Work to be completed — Copy every one of the records below word for word, changing nothing.

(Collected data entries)
** begin **
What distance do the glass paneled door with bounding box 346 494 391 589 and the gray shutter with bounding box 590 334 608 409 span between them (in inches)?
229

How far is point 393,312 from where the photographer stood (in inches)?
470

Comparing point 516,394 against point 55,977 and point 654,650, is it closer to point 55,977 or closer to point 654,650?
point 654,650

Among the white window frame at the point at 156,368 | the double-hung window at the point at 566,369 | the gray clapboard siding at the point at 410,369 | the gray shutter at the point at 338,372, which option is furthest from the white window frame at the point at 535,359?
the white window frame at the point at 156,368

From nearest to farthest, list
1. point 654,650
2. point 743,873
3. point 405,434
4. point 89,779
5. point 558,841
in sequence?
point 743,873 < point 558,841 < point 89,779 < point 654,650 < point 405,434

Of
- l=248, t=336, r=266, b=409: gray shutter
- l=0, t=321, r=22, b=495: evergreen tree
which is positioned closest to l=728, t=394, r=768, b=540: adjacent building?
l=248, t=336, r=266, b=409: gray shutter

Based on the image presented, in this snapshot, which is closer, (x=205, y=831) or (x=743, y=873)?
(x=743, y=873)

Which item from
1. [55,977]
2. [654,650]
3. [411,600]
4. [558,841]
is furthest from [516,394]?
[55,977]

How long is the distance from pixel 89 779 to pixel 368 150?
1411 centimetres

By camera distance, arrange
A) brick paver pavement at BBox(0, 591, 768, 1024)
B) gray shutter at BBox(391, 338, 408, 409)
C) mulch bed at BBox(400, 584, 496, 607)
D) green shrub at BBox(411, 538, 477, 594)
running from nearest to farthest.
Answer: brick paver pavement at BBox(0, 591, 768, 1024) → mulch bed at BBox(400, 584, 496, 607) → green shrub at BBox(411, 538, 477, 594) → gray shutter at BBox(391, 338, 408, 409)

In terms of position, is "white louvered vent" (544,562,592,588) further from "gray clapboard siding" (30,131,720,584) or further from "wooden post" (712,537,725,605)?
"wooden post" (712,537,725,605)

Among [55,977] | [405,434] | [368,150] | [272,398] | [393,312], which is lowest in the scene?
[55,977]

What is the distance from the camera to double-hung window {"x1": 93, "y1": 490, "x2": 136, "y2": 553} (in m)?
** end **
Written response —
What distance do the glass paneled door with bounding box 346 494 391 589 and the gray shutter with bounding box 590 334 608 409 span between them (in inches)?
229

How far is point 393,312 from where the photographer stood (in inches)?
470

Comparing point 516,394 against point 55,977 and point 654,650, is it closer to point 55,977 or closer to point 654,650?
point 654,650

Among the white window frame at the point at 156,368 | the double-hung window at the point at 566,369 | the gray clapboard siding at the point at 410,369 | the gray shutter at the point at 338,372, which option is furthest from the white window frame at the point at 535,359?
the white window frame at the point at 156,368

From nearest to farthest, list
1. point 654,650
2. point 743,873
3. point 405,434
4. point 89,779
5. point 558,841
in sequence?
point 743,873 < point 558,841 < point 89,779 < point 654,650 < point 405,434

Of
- l=248, t=336, r=266, b=409: gray shutter
- l=0, t=321, r=22, b=495: evergreen tree
which is positioned closest to l=728, t=394, r=768, b=540: adjacent building?
l=248, t=336, r=266, b=409: gray shutter

Based on the image presented, in this snapshot, which is closer, (x=205, y=831) or (x=743, y=873)?
(x=743, y=873)

Which item from
1. [55,977]
2. [654,650]
3. [411,600]
4. [558,841]
is furthest from [516,394]?
[55,977]

How long is the distance from pixel 89 779 to pixel 368 150?
1411 centimetres

By camera distance, arrange
A) brick paver pavement at BBox(0, 591, 768, 1024)
B) gray shutter at BBox(391, 338, 408, 409)
C) mulch bed at BBox(400, 584, 496, 607)
D) green shrub at BBox(411, 538, 477, 594)
running from nearest to farthest.
Answer: brick paver pavement at BBox(0, 591, 768, 1024) → mulch bed at BBox(400, 584, 496, 607) → green shrub at BBox(411, 538, 477, 594) → gray shutter at BBox(391, 338, 408, 409)

In terms of position, is "white louvered vent" (544,562,592,588) further from "gray clapboard siding" (30,131,720,584) or further from "wooden post" (712,537,725,605)?
"wooden post" (712,537,725,605)

Among [55,977] | [405,434] | [368,150] | [272,398] | [393,312], which is lowest in the scene?
[55,977]

What is the distance from the camera to double-hung window {"x1": 93, "y1": 490, "x2": 136, "y2": 553} (in m)?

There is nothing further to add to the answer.